阅读说明：本技术 糠酸氟替卡松鼻制剂组合物 (Fluticasone furoate nasal preparation composition ) 是由 上下泰造 宫崎隆 于 2019-06-07 设计创作，主要内容包括：本发明涉及包含糠酸氟替卡松和羧基乙烯基聚合物的药物组合物。(The present invention relates to pharmaceutical compositions comprising fluticasone furoate and carboxyvinyl polymers.)

1. A pharmaceutical composition comprising fluticasone furoate and a carboxyvinyl polymer.

2. The pharmaceutical composition of claim 1, wherein the pharmaceutical composition is an aqueous suspension.

3. The pharmaceutical composition of claim 1 or 2, wherein the pharmaceutical composition comprises 0.1% (w/w) to 2% (w/w) carboxyvinyl polymer.

4. A pharmaceutical composition according to any one of claims 1 to 3, wherein the pharmaceutical composition comprises 0.005% (w/w) to 1% (w/w) fluticasone furoate.

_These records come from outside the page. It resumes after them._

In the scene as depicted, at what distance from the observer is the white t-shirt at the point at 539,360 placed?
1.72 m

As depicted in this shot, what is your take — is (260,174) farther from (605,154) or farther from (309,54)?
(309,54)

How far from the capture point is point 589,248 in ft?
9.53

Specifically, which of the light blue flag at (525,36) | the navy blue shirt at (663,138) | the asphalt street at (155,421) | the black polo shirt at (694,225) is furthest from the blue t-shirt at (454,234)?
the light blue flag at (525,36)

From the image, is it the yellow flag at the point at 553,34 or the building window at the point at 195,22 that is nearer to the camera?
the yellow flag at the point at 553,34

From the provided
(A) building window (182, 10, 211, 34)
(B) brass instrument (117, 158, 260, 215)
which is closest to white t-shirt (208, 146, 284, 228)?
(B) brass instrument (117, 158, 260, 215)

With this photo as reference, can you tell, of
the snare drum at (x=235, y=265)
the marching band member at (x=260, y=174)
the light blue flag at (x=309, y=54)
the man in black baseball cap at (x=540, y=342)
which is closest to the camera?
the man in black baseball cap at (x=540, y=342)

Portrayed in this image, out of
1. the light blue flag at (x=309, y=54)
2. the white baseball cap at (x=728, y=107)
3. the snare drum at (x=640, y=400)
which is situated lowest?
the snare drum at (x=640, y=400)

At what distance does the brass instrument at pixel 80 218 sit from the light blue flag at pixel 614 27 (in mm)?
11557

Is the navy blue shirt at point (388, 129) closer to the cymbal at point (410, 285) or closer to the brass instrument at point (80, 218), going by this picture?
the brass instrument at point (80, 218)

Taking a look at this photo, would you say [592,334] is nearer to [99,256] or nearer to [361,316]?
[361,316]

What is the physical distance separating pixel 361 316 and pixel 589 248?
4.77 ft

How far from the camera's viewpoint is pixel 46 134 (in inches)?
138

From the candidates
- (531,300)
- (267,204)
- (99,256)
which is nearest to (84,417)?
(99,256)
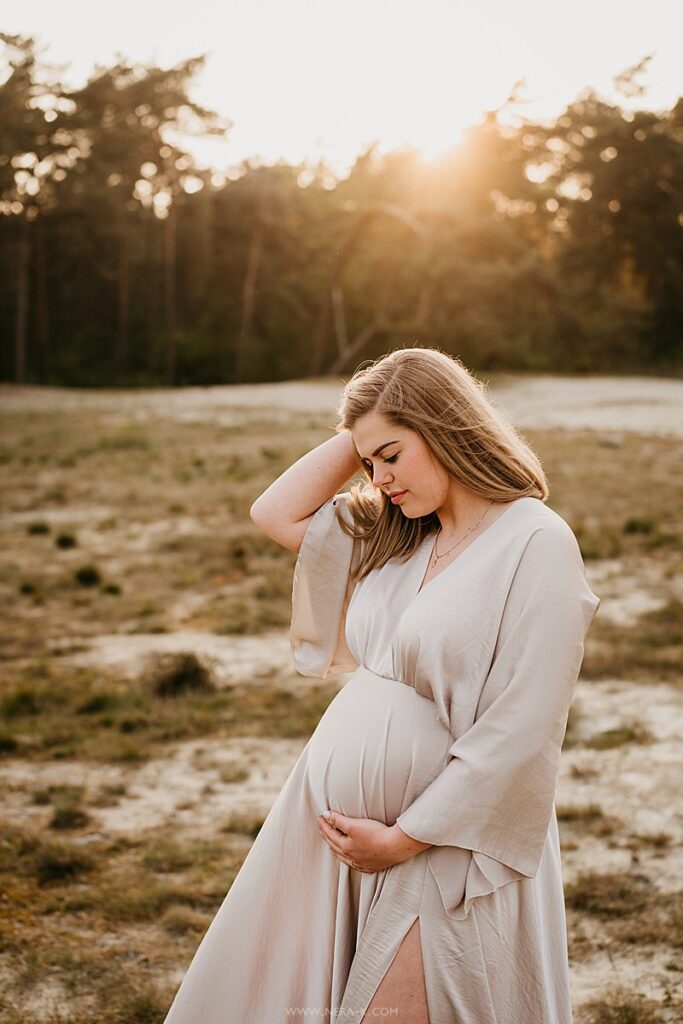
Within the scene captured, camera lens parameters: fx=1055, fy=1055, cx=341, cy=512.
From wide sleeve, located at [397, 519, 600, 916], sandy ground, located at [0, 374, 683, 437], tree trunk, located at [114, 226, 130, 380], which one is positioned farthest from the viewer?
tree trunk, located at [114, 226, 130, 380]

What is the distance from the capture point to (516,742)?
1.94 m

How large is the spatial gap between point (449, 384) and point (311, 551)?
0.58 meters

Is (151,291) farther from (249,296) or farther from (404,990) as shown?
(404,990)

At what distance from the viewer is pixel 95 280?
49.9m

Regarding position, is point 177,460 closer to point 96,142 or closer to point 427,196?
point 427,196

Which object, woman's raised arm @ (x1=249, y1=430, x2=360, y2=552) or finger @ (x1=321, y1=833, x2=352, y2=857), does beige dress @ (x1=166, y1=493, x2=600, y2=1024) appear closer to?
finger @ (x1=321, y1=833, x2=352, y2=857)

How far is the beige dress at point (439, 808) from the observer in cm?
196

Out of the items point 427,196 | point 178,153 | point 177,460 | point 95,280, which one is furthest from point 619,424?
point 95,280

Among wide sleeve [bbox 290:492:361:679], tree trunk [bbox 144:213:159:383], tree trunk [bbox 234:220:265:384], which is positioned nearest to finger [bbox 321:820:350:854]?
wide sleeve [bbox 290:492:361:679]

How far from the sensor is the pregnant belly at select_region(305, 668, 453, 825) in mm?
2082

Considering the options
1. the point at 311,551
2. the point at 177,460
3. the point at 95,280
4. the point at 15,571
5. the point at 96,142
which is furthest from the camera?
the point at 95,280

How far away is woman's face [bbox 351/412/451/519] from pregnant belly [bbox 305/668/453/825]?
382 mm

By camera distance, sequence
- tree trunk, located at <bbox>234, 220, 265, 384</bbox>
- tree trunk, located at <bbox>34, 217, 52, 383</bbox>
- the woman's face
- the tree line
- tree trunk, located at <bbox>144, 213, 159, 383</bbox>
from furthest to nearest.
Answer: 1. tree trunk, located at <bbox>144, 213, 159, 383</bbox>
2. tree trunk, located at <bbox>234, 220, 265, 384</bbox>
3. tree trunk, located at <bbox>34, 217, 52, 383</bbox>
4. the tree line
5. the woman's face

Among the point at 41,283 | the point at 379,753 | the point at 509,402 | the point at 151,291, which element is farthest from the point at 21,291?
the point at 379,753
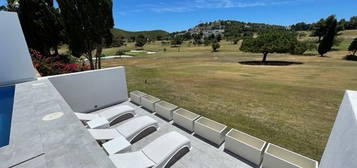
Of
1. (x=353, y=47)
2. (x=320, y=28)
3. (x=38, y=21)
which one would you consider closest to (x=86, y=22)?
(x=38, y=21)

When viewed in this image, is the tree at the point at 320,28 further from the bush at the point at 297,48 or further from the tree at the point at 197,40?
the tree at the point at 197,40

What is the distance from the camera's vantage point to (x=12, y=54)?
8109 mm

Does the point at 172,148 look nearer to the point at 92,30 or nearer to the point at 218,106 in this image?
the point at 218,106

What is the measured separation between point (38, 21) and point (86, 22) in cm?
816

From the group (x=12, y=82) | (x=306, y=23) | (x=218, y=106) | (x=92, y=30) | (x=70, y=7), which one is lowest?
(x=218, y=106)

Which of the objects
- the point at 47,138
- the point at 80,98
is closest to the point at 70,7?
the point at 80,98

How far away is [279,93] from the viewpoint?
517 inches

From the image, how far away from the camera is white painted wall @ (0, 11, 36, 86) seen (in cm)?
783

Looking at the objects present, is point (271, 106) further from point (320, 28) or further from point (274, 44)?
point (320, 28)

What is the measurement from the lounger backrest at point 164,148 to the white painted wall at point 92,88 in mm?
5866

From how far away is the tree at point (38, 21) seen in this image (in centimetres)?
1767

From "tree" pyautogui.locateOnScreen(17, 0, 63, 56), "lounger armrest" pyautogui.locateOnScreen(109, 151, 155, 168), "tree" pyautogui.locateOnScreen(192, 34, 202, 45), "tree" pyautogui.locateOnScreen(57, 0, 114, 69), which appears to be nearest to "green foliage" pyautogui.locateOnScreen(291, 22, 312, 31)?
"tree" pyautogui.locateOnScreen(192, 34, 202, 45)

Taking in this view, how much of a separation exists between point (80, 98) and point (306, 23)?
12969cm

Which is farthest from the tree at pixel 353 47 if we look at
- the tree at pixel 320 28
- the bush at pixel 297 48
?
the bush at pixel 297 48
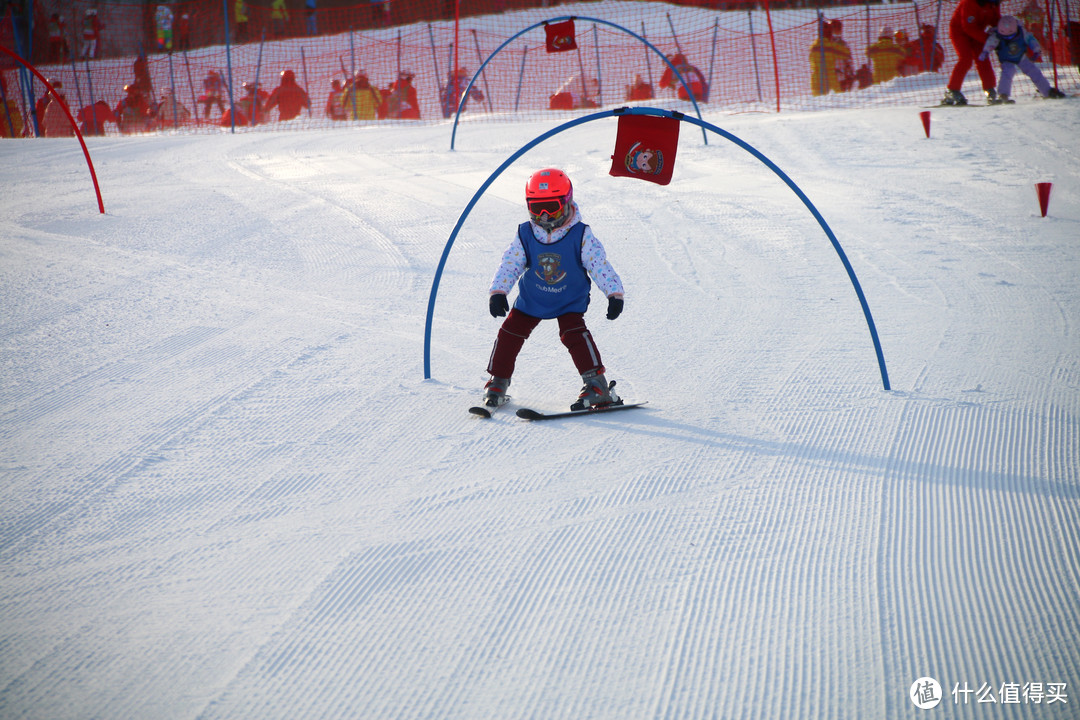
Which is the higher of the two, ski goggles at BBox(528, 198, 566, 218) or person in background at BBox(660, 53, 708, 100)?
person in background at BBox(660, 53, 708, 100)

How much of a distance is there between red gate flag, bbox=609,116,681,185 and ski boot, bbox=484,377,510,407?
137 cm

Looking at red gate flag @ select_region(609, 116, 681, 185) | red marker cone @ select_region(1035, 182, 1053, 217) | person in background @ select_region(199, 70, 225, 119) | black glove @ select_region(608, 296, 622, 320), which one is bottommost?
black glove @ select_region(608, 296, 622, 320)

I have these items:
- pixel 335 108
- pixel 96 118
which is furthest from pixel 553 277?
pixel 96 118

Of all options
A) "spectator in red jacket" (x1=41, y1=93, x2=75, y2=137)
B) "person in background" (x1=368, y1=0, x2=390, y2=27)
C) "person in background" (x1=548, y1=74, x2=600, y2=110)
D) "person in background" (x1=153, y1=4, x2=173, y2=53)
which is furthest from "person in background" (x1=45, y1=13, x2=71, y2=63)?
"person in background" (x1=548, y1=74, x2=600, y2=110)

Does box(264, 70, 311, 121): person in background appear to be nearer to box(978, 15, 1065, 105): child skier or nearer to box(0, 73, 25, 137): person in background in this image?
box(0, 73, 25, 137): person in background

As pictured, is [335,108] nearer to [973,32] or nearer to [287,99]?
[287,99]

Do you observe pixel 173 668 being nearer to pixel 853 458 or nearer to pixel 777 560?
pixel 777 560

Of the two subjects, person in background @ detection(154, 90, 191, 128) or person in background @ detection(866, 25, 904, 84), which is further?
person in background @ detection(154, 90, 191, 128)

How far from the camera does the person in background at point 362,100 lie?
63.8 feet

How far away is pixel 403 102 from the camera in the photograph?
66.8 feet

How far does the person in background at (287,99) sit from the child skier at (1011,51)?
15.8 m

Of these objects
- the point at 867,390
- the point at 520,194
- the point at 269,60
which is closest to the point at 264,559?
the point at 867,390

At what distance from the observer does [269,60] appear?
25.5m

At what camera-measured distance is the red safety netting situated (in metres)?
18.2
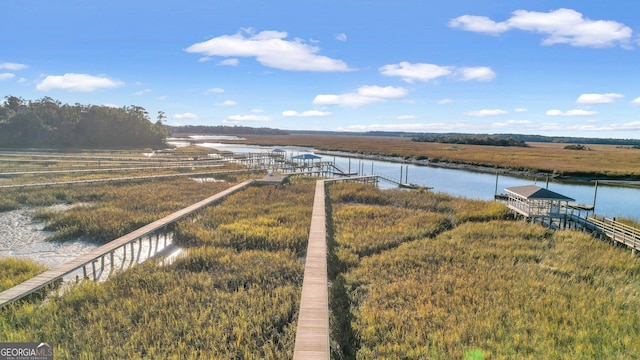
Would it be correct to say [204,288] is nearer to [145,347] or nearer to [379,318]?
[145,347]

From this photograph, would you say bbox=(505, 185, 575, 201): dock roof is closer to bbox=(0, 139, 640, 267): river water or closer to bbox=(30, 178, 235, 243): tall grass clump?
bbox=(0, 139, 640, 267): river water

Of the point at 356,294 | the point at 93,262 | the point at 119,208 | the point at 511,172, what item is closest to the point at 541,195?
the point at 356,294

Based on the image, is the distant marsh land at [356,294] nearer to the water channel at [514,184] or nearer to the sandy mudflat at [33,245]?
the sandy mudflat at [33,245]

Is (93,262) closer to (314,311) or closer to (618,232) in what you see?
(314,311)

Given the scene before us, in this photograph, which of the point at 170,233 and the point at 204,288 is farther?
the point at 170,233

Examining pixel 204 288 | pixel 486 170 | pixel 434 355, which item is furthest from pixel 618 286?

5. The pharmaceutical composition of any one of claims 1 to 4, wherein the pharmaceutical composition further comprises at least one suspending agent.

6. The pharmaceutical composition of claim 5, wherein the suspending agent comprises polysorbate 80.

7. The pharmaceutical composition of any one of claims 1 to 6, wherein the pharmaceutical composition further comprises at least one preservative.

8. The pharmaceutical composition of claim 7, wherein the preservative comprises benzalkonium chloride.

9. The pharmaceutical composition of claim 7 or 8, wherein the preservative comprises disodium edetate.

10. The pharmaceutical composition of any one of claims 1 to 9, wherein the pharmaceutical composition further comprises at least one tonicity agent.

11. The pharmaceutical composition of claim 10, wherein the tonicity agent comprises sodium chloride and/or glycerin.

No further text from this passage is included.